Tongaat Hulett’s business rescue practitioners on Friday announced that the preferred strategic equity partner has been selected.
The company has four operational mills in South Africa, with an installed capacity to produce more than a million tons of sugar annually.
The company has been in trouble for some time, having entered business rescue in October 2022.
Through the proposed transaction, Kagera, a sugar manufacturer based in the north-western part of Tanzania, will acquire the complete sugar division of Tongaat Hulett Ltd in South Africa and the investments in Zimbabwe, Mozambique and Botswana (Tongaat Sugar Assets).
Kagera is part of a group of companies that are the largest producers of sugar in Tanzania, and owns sugar assets in Tanzania, the Democratic Republic of Congo and the Middle East.
Tongaat Hulett’s business rescue practitioners said the process began with a list of more than 70 interested parties, which were narrowed down to eight that focused on acquiring the combined Tongaat Sugar Assets.
“After a rigorous process, we identified Kagera Sugar as the preferred candidate. The group is financially sound, with a solid track record. Its exposure to complementary sugar assets in Tanzania and the Democratic Republic of Congo offers relevant technical and operational knowledge to assist the turnaround of [Tongaat Hulett’s] South African sugar assets,” they said.
In addition, the sugar refineries in Oman and Bahrain would provide access to world-class technologies and expertise to improve efficiencies.
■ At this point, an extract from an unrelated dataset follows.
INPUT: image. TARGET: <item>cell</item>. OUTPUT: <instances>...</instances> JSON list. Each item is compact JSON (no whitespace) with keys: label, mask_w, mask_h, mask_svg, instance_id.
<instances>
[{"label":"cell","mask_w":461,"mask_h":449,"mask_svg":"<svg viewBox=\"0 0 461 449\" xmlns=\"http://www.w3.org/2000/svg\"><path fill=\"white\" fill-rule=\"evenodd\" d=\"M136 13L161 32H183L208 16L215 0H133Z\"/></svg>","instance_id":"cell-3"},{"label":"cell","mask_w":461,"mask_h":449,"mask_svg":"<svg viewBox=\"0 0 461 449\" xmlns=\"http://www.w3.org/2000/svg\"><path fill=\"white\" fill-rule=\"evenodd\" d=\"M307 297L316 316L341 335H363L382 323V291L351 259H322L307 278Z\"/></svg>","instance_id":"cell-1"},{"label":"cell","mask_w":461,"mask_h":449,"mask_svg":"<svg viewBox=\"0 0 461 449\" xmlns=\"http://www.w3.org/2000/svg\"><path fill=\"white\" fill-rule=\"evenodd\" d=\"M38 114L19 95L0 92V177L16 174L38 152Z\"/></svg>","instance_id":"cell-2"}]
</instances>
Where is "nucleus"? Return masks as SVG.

“Continuing to operate Tongaat Sugar Assets as a combined multi-country group will ensure continuity for the operations in Mozambique, Zimbabwe and Botswana. It will also provide the South African business with access to technical capability to improve and to retain jobs in KwaZulu-Natal and to protect the livelihoods of several stakeholders across THL’s [Tongaat Hulett’s]value chain, including that of the group’s many small-scale growers.”
Speaking on behalf of Kagera, Nassor Seif, managing director of Kagera Sugar Ltd, said the acquisition was in line with the group’s overall strategy to expand its operations throughout Africa, and its vision of becoming a leading sugar producer on the continent.
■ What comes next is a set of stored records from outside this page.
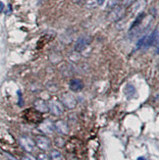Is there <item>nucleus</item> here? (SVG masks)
<instances>
[{
	"instance_id": "obj_1",
	"label": "nucleus",
	"mask_w": 159,
	"mask_h": 160,
	"mask_svg": "<svg viewBox=\"0 0 159 160\" xmlns=\"http://www.w3.org/2000/svg\"><path fill=\"white\" fill-rule=\"evenodd\" d=\"M158 43V29L152 32L149 35H145L138 41V48H148L150 46Z\"/></svg>"
},
{
	"instance_id": "obj_2",
	"label": "nucleus",
	"mask_w": 159,
	"mask_h": 160,
	"mask_svg": "<svg viewBox=\"0 0 159 160\" xmlns=\"http://www.w3.org/2000/svg\"><path fill=\"white\" fill-rule=\"evenodd\" d=\"M25 118L30 122L34 123V124H38L42 122V116L37 110L34 109H29L25 112Z\"/></svg>"
},
{
	"instance_id": "obj_3",
	"label": "nucleus",
	"mask_w": 159,
	"mask_h": 160,
	"mask_svg": "<svg viewBox=\"0 0 159 160\" xmlns=\"http://www.w3.org/2000/svg\"><path fill=\"white\" fill-rule=\"evenodd\" d=\"M90 41H91V38H90L89 37H86V35L81 37L76 42L75 50L78 51V52H82L87 48V46L89 44Z\"/></svg>"
},
{
	"instance_id": "obj_4",
	"label": "nucleus",
	"mask_w": 159,
	"mask_h": 160,
	"mask_svg": "<svg viewBox=\"0 0 159 160\" xmlns=\"http://www.w3.org/2000/svg\"><path fill=\"white\" fill-rule=\"evenodd\" d=\"M20 143L21 145L23 147V148L25 150L29 151V152H31V151L34 150V148L35 147V142L32 140L31 137H20Z\"/></svg>"
},
{
	"instance_id": "obj_5",
	"label": "nucleus",
	"mask_w": 159,
	"mask_h": 160,
	"mask_svg": "<svg viewBox=\"0 0 159 160\" xmlns=\"http://www.w3.org/2000/svg\"><path fill=\"white\" fill-rule=\"evenodd\" d=\"M61 99H62L63 104L69 109H73L74 107H76V105H77L76 98L74 97L72 94H70V93H65V94H63Z\"/></svg>"
},
{
	"instance_id": "obj_6",
	"label": "nucleus",
	"mask_w": 159,
	"mask_h": 160,
	"mask_svg": "<svg viewBox=\"0 0 159 160\" xmlns=\"http://www.w3.org/2000/svg\"><path fill=\"white\" fill-rule=\"evenodd\" d=\"M48 110H50V112L55 116H60L63 113V107L61 103L56 100H52L49 102Z\"/></svg>"
},
{
	"instance_id": "obj_7",
	"label": "nucleus",
	"mask_w": 159,
	"mask_h": 160,
	"mask_svg": "<svg viewBox=\"0 0 159 160\" xmlns=\"http://www.w3.org/2000/svg\"><path fill=\"white\" fill-rule=\"evenodd\" d=\"M37 144L42 150H48L50 148V140L44 136H38L37 137Z\"/></svg>"
},
{
	"instance_id": "obj_8",
	"label": "nucleus",
	"mask_w": 159,
	"mask_h": 160,
	"mask_svg": "<svg viewBox=\"0 0 159 160\" xmlns=\"http://www.w3.org/2000/svg\"><path fill=\"white\" fill-rule=\"evenodd\" d=\"M124 12H125L124 8H123L122 6H118L110 13V15H109V19H110L111 21L120 20V19L123 17V15H124Z\"/></svg>"
},
{
	"instance_id": "obj_9",
	"label": "nucleus",
	"mask_w": 159,
	"mask_h": 160,
	"mask_svg": "<svg viewBox=\"0 0 159 160\" xmlns=\"http://www.w3.org/2000/svg\"><path fill=\"white\" fill-rule=\"evenodd\" d=\"M39 129L42 133H44L46 135H49V134H52L54 131V125L53 123L51 122L50 120H45L44 122H42V125L39 126Z\"/></svg>"
},
{
	"instance_id": "obj_10",
	"label": "nucleus",
	"mask_w": 159,
	"mask_h": 160,
	"mask_svg": "<svg viewBox=\"0 0 159 160\" xmlns=\"http://www.w3.org/2000/svg\"><path fill=\"white\" fill-rule=\"evenodd\" d=\"M54 128L57 130V132L62 135H68L69 133V127H68L67 123L65 122V121H57L55 123V125H54Z\"/></svg>"
},
{
	"instance_id": "obj_11",
	"label": "nucleus",
	"mask_w": 159,
	"mask_h": 160,
	"mask_svg": "<svg viewBox=\"0 0 159 160\" xmlns=\"http://www.w3.org/2000/svg\"><path fill=\"white\" fill-rule=\"evenodd\" d=\"M70 89L73 90V92H81L84 87V84L81 80L79 79H73L70 81L69 84Z\"/></svg>"
},
{
	"instance_id": "obj_12",
	"label": "nucleus",
	"mask_w": 159,
	"mask_h": 160,
	"mask_svg": "<svg viewBox=\"0 0 159 160\" xmlns=\"http://www.w3.org/2000/svg\"><path fill=\"white\" fill-rule=\"evenodd\" d=\"M34 106L37 111H40V112L48 111V105L43 100H42V99H37V100L34 102Z\"/></svg>"
},
{
	"instance_id": "obj_13",
	"label": "nucleus",
	"mask_w": 159,
	"mask_h": 160,
	"mask_svg": "<svg viewBox=\"0 0 159 160\" xmlns=\"http://www.w3.org/2000/svg\"><path fill=\"white\" fill-rule=\"evenodd\" d=\"M62 156L61 153L58 150H52L51 152V160H61Z\"/></svg>"
},
{
	"instance_id": "obj_14",
	"label": "nucleus",
	"mask_w": 159,
	"mask_h": 160,
	"mask_svg": "<svg viewBox=\"0 0 159 160\" xmlns=\"http://www.w3.org/2000/svg\"><path fill=\"white\" fill-rule=\"evenodd\" d=\"M37 160H50V159H49V157H48L47 155H46V154H44V153H40V154H38Z\"/></svg>"
},
{
	"instance_id": "obj_15",
	"label": "nucleus",
	"mask_w": 159,
	"mask_h": 160,
	"mask_svg": "<svg viewBox=\"0 0 159 160\" xmlns=\"http://www.w3.org/2000/svg\"><path fill=\"white\" fill-rule=\"evenodd\" d=\"M22 160H37L34 156L30 155V154H26L25 156L22 157Z\"/></svg>"
},
{
	"instance_id": "obj_16",
	"label": "nucleus",
	"mask_w": 159,
	"mask_h": 160,
	"mask_svg": "<svg viewBox=\"0 0 159 160\" xmlns=\"http://www.w3.org/2000/svg\"><path fill=\"white\" fill-rule=\"evenodd\" d=\"M3 10H4V4H3V2L0 1V13H1Z\"/></svg>"
},
{
	"instance_id": "obj_17",
	"label": "nucleus",
	"mask_w": 159,
	"mask_h": 160,
	"mask_svg": "<svg viewBox=\"0 0 159 160\" xmlns=\"http://www.w3.org/2000/svg\"><path fill=\"white\" fill-rule=\"evenodd\" d=\"M104 2V0H97V4L98 5H102Z\"/></svg>"
},
{
	"instance_id": "obj_18",
	"label": "nucleus",
	"mask_w": 159,
	"mask_h": 160,
	"mask_svg": "<svg viewBox=\"0 0 159 160\" xmlns=\"http://www.w3.org/2000/svg\"><path fill=\"white\" fill-rule=\"evenodd\" d=\"M75 1L77 2V3H82V2L84 1V0H75Z\"/></svg>"
},
{
	"instance_id": "obj_19",
	"label": "nucleus",
	"mask_w": 159,
	"mask_h": 160,
	"mask_svg": "<svg viewBox=\"0 0 159 160\" xmlns=\"http://www.w3.org/2000/svg\"><path fill=\"white\" fill-rule=\"evenodd\" d=\"M138 160H145V158H144V157H139Z\"/></svg>"
}]
</instances>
“We will extend the core values that have resulted in the success of our group companies to the new Southern African operations to benefit employees, growers and ultimately the economy of the region. The group is committed to investing significantly in the operations to modernise the plants and expand them to increase production and efficiencies.”
SA Canegrowers CEO Dr Thomas Funke welcomed the announcement. “This is an important step forward, but much remains to be determined. We will continue to monitor the situation closely as it develops. The most important outcome will be the survival of growers’ operations and the protection of the livelihoods they sustain.”
Trade union, United Association of South Africa (UASA) said Tongaat Hulett’s announcement on a preferred equity partnership with Kagera Sugar will save jobs and grow the industry.
Spokesperson for UASA Abigail Moyo said Tongaat Hulett’s management, stakeholders, business rescue and industry partners are making progress in saving the company and preventing more job losses in the sugar industry.
The South African Farmers’ Development Association also lauded the move as a weight off the almost 10 000 small-scale growers who supply Tongaat Hulett.
Canegrower Bhekuyise Elias Magwaza, owner of Ngqobeni Farm in Stanger, said farmers were finally able to breathe after a long time holding their breath.
Magwaza employs 15 permanent staff, including clerks, drivers and managers, and 60 seasonal workers. He said he had been worried about whether there would be work for them with the uncertainty around Tongaat Hulett.
“We were worried if there would be anywhere to sell our crops. How would we survive if they did not pay us and when will that happen? But now we are at ease knowing that there is something to look forward to and that our livelihoods will no long rest in the balance.”